A famous quote goes, “You never really know what you have until it’s gone.” When Maria Lopez made the decision to move in with her husband’s family to the rural community of Nueva Esperanza in San Antonio de Cortés, Honduras, she realized that water, an overlooked basic necessity, was more important than it seemed. “I had come from a place where there was plenty of water,” Maria stated. “Here there was no place to bathe or even drink water. The children were the ones who suffered the most. At times they went hungry, because they did not have the water to properly cook their food.” With an underdeveloped water system only providing the basic minimal water services for only four families, Nueva Esperanza was a place where clean water access was not available to the entire community. In order to access these locations in times when water was scarce, residents would take initiatives to take as long as an hour walk three or more times a week to the nearest water source to drink, shower, and clean their clothes. The alternative would be directly buying water from the closest town, but this method is not only expensive, but is also troublesome in transporting the water back due to its weight and the endured distance. “This solution would waste time and make it difficult to prosper,” Maria shares. “We were spending all our money on the most basic substance – water.”

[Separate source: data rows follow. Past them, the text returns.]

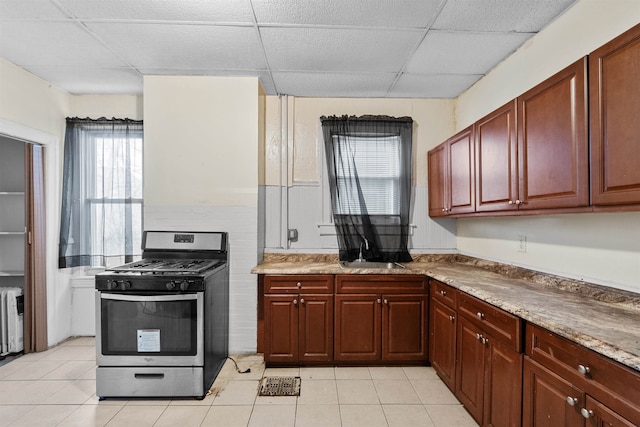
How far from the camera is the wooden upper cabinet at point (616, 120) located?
1.30m

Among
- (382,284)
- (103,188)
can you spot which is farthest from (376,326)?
(103,188)

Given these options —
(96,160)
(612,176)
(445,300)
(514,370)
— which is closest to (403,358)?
(445,300)

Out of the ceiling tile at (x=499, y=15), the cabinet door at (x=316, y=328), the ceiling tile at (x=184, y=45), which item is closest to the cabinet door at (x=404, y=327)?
the cabinet door at (x=316, y=328)

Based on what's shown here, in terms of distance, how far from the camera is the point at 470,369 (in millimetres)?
2104

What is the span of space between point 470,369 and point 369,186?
75.2 inches

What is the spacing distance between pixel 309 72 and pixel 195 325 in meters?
2.30

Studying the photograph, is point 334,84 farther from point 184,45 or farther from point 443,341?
point 443,341

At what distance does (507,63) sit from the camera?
2.66 meters

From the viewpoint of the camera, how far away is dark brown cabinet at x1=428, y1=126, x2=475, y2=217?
261 centimetres

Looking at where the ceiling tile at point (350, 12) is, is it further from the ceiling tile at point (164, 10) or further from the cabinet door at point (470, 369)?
the cabinet door at point (470, 369)

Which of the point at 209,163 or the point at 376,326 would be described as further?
the point at 209,163

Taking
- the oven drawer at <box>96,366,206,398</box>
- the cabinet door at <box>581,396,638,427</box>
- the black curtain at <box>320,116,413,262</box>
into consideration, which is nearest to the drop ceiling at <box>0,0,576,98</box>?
the black curtain at <box>320,116,413,262</box>

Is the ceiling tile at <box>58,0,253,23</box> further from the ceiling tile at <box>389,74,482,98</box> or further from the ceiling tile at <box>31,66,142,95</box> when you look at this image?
the ceiling tile at <box>389,74,482,98</box>

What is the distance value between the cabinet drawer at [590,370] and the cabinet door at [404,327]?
4.38 ft
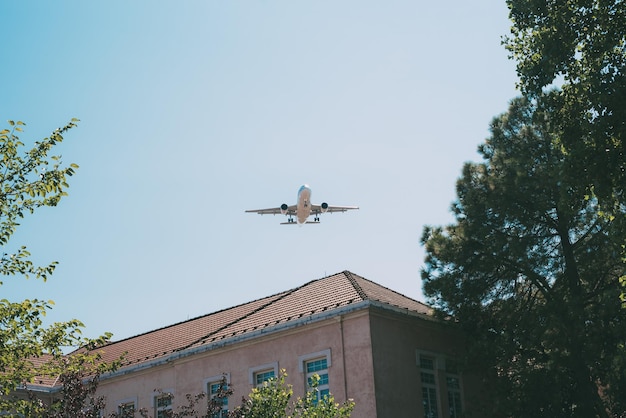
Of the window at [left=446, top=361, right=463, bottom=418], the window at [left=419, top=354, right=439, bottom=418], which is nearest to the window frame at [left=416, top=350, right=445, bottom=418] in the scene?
the window at [left=419, top=354, right=439, bottom=418]

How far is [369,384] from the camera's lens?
75.7ft

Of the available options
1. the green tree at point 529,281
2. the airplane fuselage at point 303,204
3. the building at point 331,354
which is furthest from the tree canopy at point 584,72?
the airplane fuselage at point 303,204

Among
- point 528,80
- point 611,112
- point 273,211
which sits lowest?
point 611,112

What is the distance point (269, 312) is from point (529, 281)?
905 centimetres

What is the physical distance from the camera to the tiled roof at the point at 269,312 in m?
25.6

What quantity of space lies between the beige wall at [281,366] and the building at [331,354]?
32mm

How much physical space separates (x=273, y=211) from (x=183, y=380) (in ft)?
74.9

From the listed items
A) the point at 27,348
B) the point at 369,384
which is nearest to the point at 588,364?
the point at 369,384

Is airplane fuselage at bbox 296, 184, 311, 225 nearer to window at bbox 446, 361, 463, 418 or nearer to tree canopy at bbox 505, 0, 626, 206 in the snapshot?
window at bbox 446, 361, 463, 418

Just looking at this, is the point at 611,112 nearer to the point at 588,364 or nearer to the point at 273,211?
the point at 588,364

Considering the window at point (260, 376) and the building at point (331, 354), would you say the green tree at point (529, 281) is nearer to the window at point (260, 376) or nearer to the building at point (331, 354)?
the building at point (331, 354)

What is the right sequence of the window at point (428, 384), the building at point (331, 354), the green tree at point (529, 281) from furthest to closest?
the window at point (428, 384), the building at point (331, 354), the green tree at point (529, 281)

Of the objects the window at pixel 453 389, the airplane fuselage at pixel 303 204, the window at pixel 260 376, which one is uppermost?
the airplane fuselage at pixel 303 204

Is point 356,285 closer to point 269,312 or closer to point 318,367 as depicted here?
point 318,367
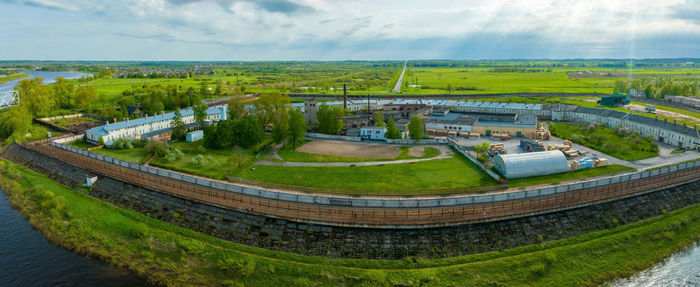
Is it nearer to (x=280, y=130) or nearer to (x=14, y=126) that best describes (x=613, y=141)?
(x=280, y=130)

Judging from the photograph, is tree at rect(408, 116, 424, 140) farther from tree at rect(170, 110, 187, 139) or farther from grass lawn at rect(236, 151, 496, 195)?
tree at rect(170, 110, 187, 139)

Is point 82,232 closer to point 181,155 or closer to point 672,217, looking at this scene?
point 181,155

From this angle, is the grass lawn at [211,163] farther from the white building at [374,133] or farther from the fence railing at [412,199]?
the white building at [374,133]

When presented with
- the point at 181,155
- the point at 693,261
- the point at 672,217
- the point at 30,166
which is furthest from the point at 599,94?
the point at 30,166

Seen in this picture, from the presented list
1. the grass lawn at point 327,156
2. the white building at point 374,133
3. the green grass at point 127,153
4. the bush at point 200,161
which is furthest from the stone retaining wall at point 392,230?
the white building at point 374,133

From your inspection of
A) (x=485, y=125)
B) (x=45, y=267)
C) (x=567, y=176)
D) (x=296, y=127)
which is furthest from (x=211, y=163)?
(x=485, y=125)
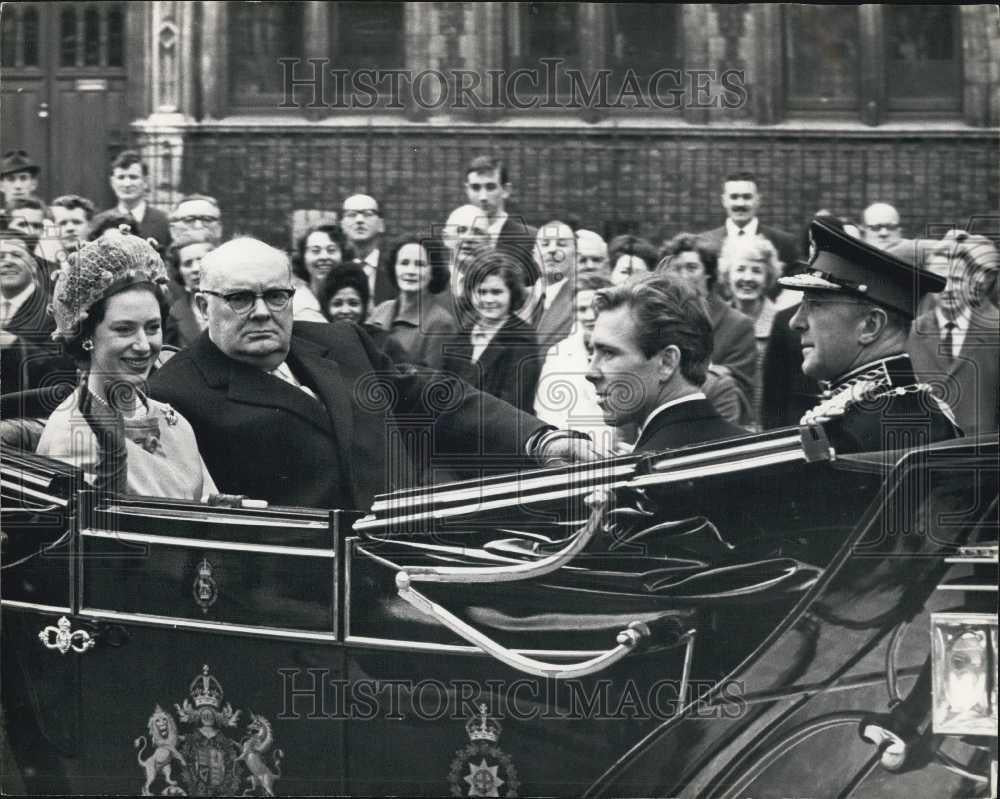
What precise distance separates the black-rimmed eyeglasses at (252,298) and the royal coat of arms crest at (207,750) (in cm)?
106

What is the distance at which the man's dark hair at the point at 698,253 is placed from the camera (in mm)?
5273

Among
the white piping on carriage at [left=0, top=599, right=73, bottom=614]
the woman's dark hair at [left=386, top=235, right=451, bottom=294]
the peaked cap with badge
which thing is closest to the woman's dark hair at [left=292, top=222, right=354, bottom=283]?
the woman's dark hair at [left=386, top=235, right=451, bottom=294]

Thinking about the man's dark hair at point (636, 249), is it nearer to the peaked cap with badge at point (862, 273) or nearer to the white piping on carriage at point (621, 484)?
the peaked cap with badge at point (862, 273)

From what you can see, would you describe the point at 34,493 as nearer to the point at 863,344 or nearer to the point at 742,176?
the point at 742,176

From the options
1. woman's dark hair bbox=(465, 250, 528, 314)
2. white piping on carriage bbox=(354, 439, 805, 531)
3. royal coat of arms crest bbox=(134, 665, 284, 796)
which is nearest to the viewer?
white piping on carriage bbox=(354, 439, 805, 531)

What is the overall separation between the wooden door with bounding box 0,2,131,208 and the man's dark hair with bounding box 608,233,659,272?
1.46m

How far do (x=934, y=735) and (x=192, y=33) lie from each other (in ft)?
9.53

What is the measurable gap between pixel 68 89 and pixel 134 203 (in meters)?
0.38

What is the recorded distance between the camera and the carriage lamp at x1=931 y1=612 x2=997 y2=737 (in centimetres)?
522

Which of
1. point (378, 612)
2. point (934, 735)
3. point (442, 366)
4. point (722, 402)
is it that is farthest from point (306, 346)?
point (934, 735)

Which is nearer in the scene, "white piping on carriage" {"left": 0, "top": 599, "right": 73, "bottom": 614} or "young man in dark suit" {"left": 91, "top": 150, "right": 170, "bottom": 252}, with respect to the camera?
"young man in dark suit" {"left": 91, "top": 150, "right": 170, "bottom": 252}

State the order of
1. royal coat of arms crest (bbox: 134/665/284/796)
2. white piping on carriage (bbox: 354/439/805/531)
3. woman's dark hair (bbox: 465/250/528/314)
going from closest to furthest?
white piping on carriage (bbox: 354/439/805/531)
woman's dark hair (bbox: 465/250/528/314)
royal coat of arms crest (bbox: 134/665/284/796)

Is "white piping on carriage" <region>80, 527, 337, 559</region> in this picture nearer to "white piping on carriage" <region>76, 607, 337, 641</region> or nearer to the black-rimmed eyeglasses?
"white piping on carriage" <region>76, 607, 337, 641</region>

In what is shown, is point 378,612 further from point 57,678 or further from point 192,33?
point 192,33
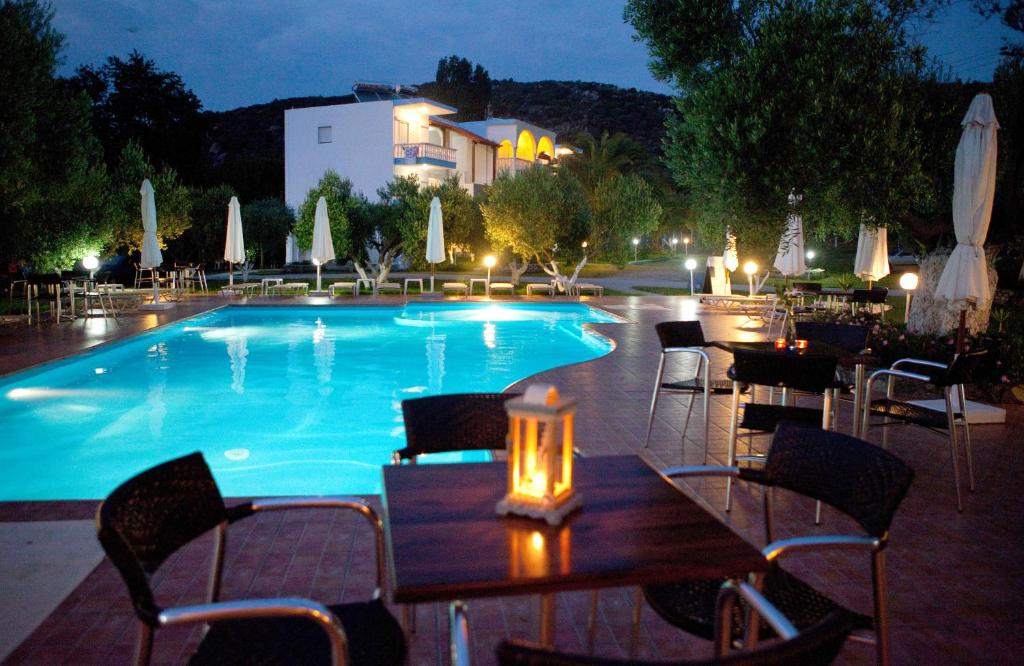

Fifty-year-old Saturnino Días also shares Maria’s struggles as a farmer working in agricultural food production living in the district of El Negrito of rural Honduras. Moving from a nearby district believing that El Negrito would help provide a better future for him and his family, Días was unexpectedly met with a challenge: a lack of safe, quality-usage water. Unable to find clean water to shower or wash his clothes, Días was forced to traverse across miles of terrain to a nearby mountain water source or the river to do the most basic tasks like maintaining proper hygiene routines. In addition to his struggle of gaining access to clean water, the effects of climate change have ravaged the agricultural fields. Cited from ECLAC (2008), “the region is severely affected by droughts, cyclones and the “El Niño” South Oscillation. During these three past decades, rainfall has had a tendency to diminish in the western part of Central America and an increase of temperature between 0.7 and 1 °C has been registered. This situation has a direct impact on agricultural activities and the generation of food for the local population” (Fundación Vida, 11). The temperature increases and the resulting droughts serve as dangerous climatic-projected hazards for global agricultural production, where these fluctuating and dangerous weather conditions would result in thermal and water stress in plants. Because crop and economic productivity are highly at risk and lower than before, this situation would place food security at risk, particularly that of the poorest rural and urban population in Honduras.

Oftentimes, we take the simplest of amenities for granted. One touch of a faucet comes a rush of clear, fresh water that many times goes untouched. One minute turns into one hour of a powerful steaming shower. One pour into the ocean, and the smelly gunk is never to be seen again—not our problem anymore. Because why care if we ourselves don’t suffer the direct consequences from it? AguaClara, a Cornell Engineering project team, brings the truth to light—there is a price to every action and someone has to pay. Every action, everything we waste, has a chain effect. AguaClara strives to develop high-reliability, low-cost, and environmentally efficient solutions to global water problems in low-income communities. AguaClara focuses on researching and designing sustainable engineered processes to provide clean drinking water. Instead of implementing devices that provide water on a small scale, the project’s systems provide drinking water at a wide, accessible scale. The privilege of access leaves individuals free, but plagues them with utter ignorance. AguaClara gives light to these countries in need who don’t have access to the basic amenities. Because of the tolls of climate change, every aspect of life is affected in a continuous change, from agricultural crop growth, to failing economies, to vulnerabilities in health, and to basic human survival.